▶ **What you have to do**
Begin with the line below holding "Ernest Wallmüller Software-Qualitätssicherung" and go on through the line holding "(全球霸主) 全球霸权之战：解密21世纪国家力量角逐的背后影响与战略转折点", duplicating each line exactly and leaving out pictures.

─── Materials provided

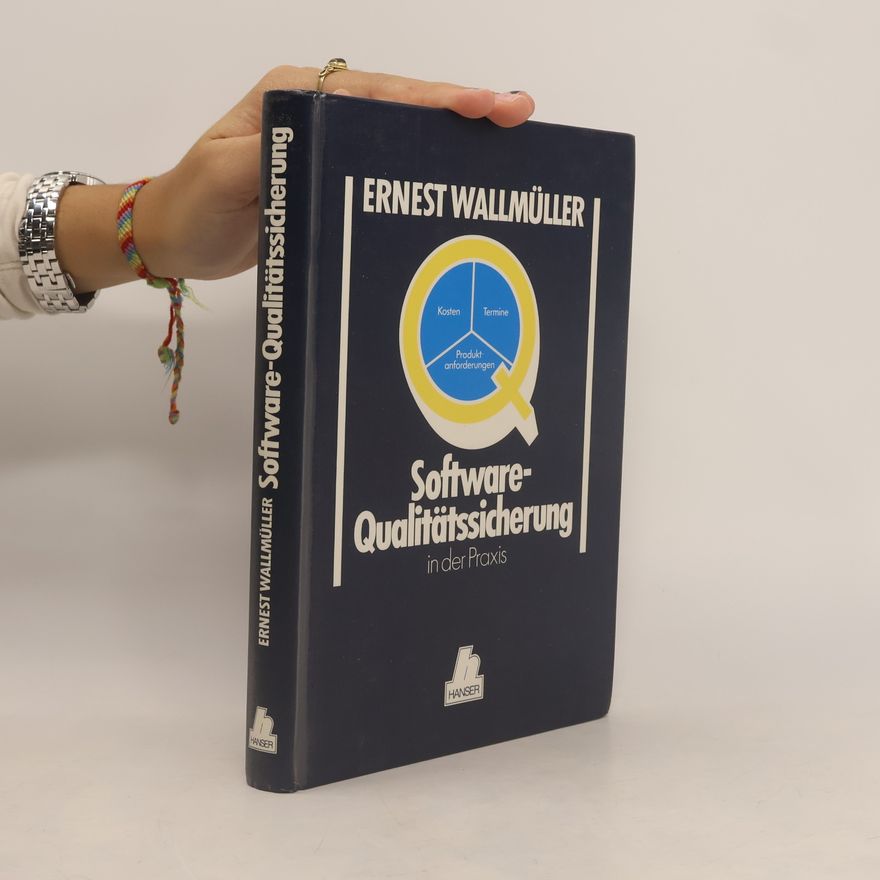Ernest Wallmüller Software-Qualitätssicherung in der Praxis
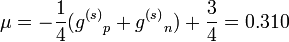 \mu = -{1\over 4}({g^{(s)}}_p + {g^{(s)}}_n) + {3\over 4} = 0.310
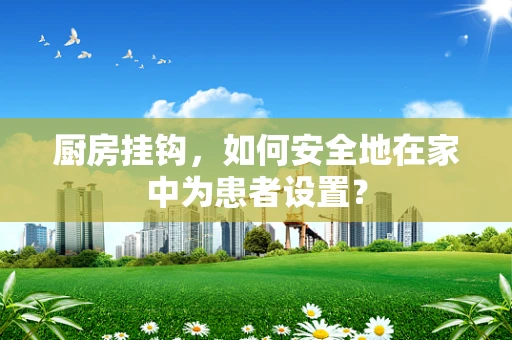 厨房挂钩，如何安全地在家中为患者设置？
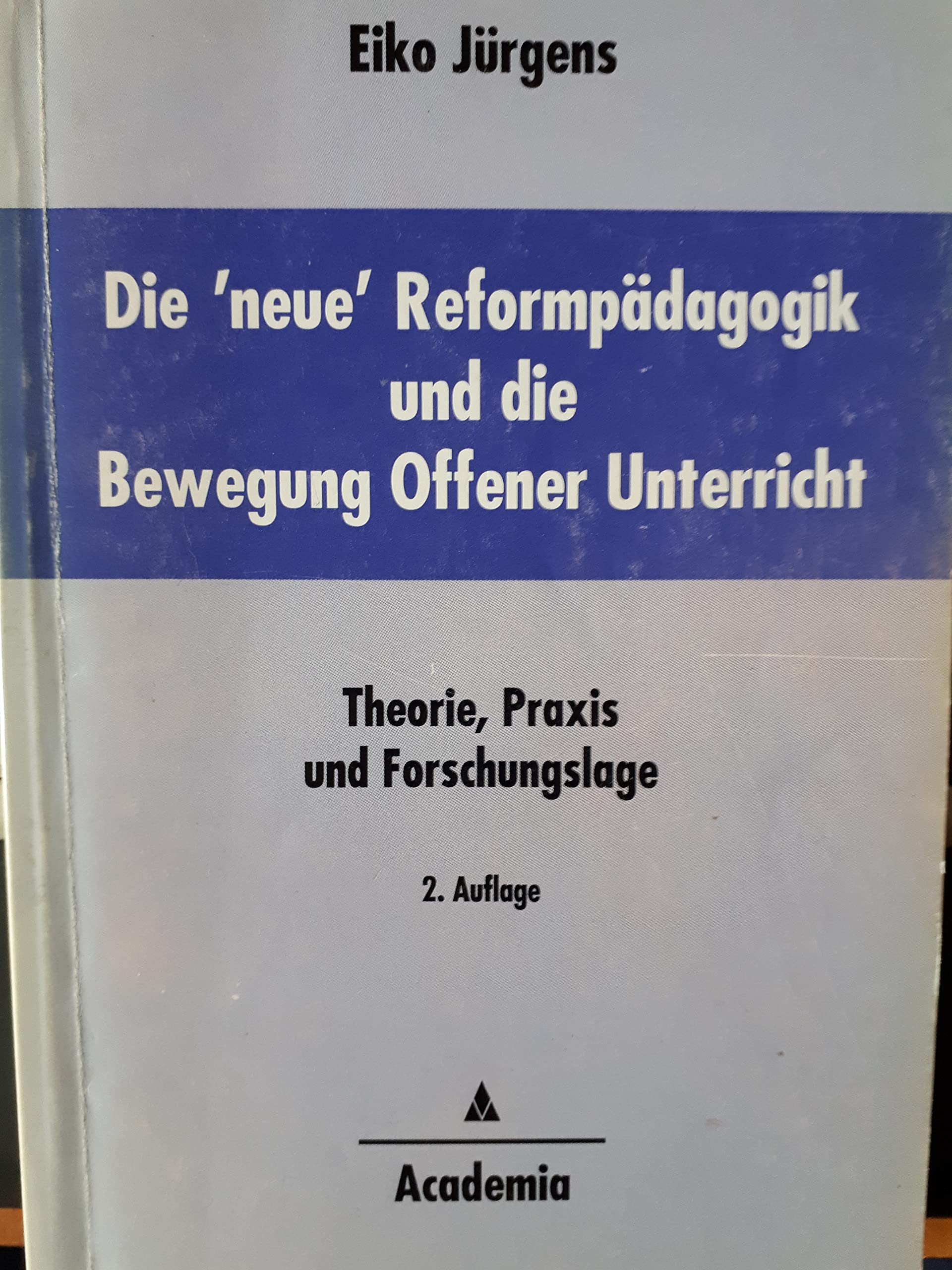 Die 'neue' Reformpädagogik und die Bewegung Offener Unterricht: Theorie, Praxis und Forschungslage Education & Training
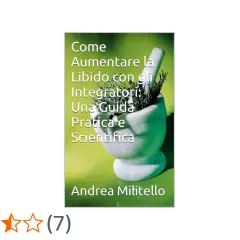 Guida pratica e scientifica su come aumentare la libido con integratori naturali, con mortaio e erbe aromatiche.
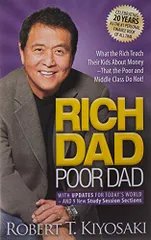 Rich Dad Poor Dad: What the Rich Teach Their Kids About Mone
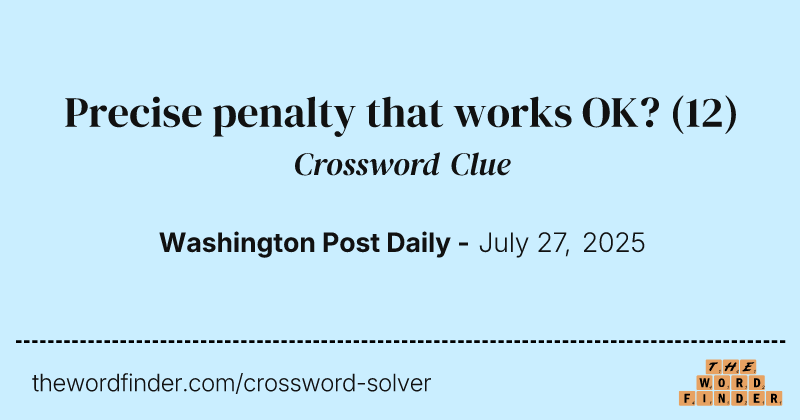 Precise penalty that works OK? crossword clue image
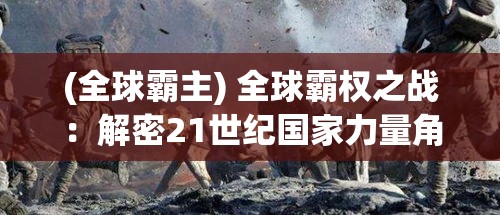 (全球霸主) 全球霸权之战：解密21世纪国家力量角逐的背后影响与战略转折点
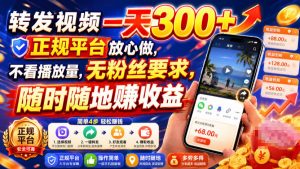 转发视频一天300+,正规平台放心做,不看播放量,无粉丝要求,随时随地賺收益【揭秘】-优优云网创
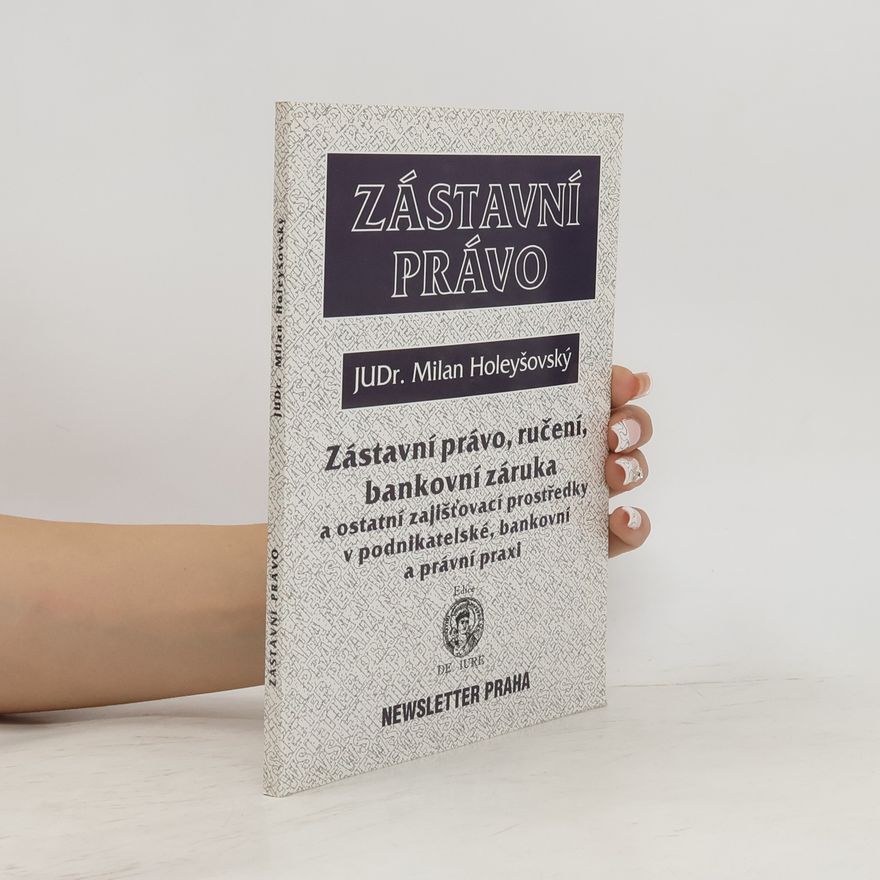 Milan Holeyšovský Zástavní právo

──────
─── Materials provided

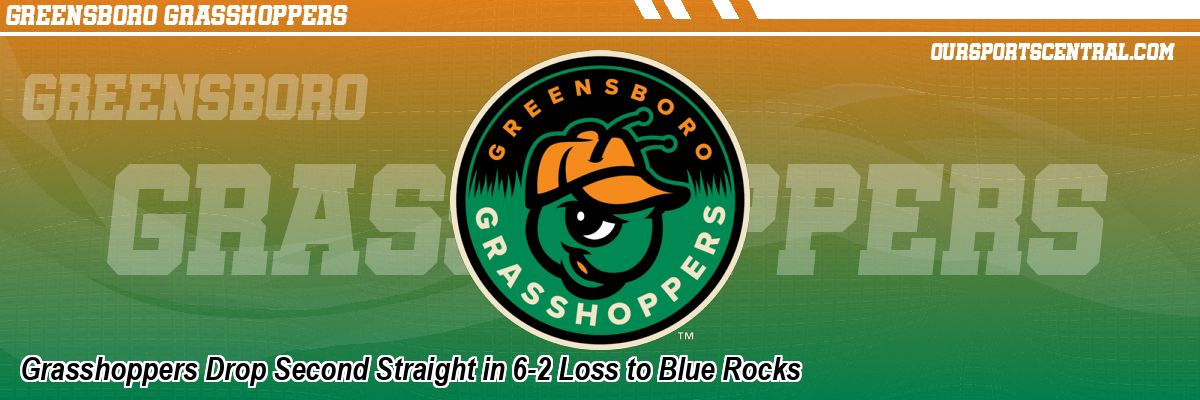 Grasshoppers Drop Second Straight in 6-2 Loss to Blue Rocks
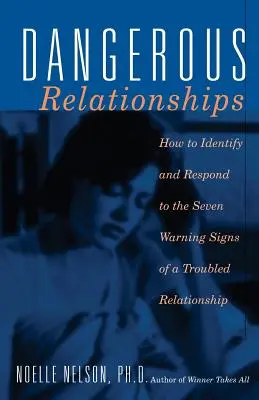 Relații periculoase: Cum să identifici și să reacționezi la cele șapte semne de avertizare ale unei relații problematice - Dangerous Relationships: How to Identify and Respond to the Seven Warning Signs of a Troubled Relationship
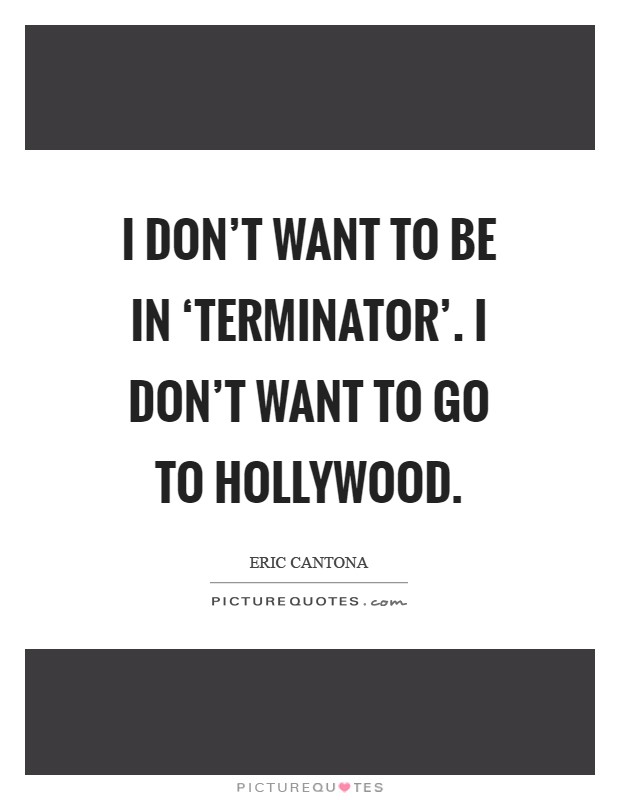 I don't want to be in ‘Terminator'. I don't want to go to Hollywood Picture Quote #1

──────

▶ **Output of the exercise**
Ernest Wallmüller Software-Qualitätssicherung in der Praxis
 \mu = -{1\over 4}({g^{(s)}}_p + {g^{(s)}}_n) + {3\over 4} = 0.310
 厨房挂钩，如何安全地在家中为患者设置？
 Die 'neue' Reformpädagogik und die Bewegung Offener Unterricht: Theorie, Praxis und Forschungslage Education & Training
 Guida pratica e scientifica su come aumentare la libido con integratori naturali, con mortaio e erbe aromatiche.
 Rich Dad Poor Dad: What the Rich Teach Their Kids About Mone
 Precise penalty that works OK? crossword clue image
 (全球霸主) 全球霸权之战：解密21世纪国家力量角逐的背后影响与战略转折点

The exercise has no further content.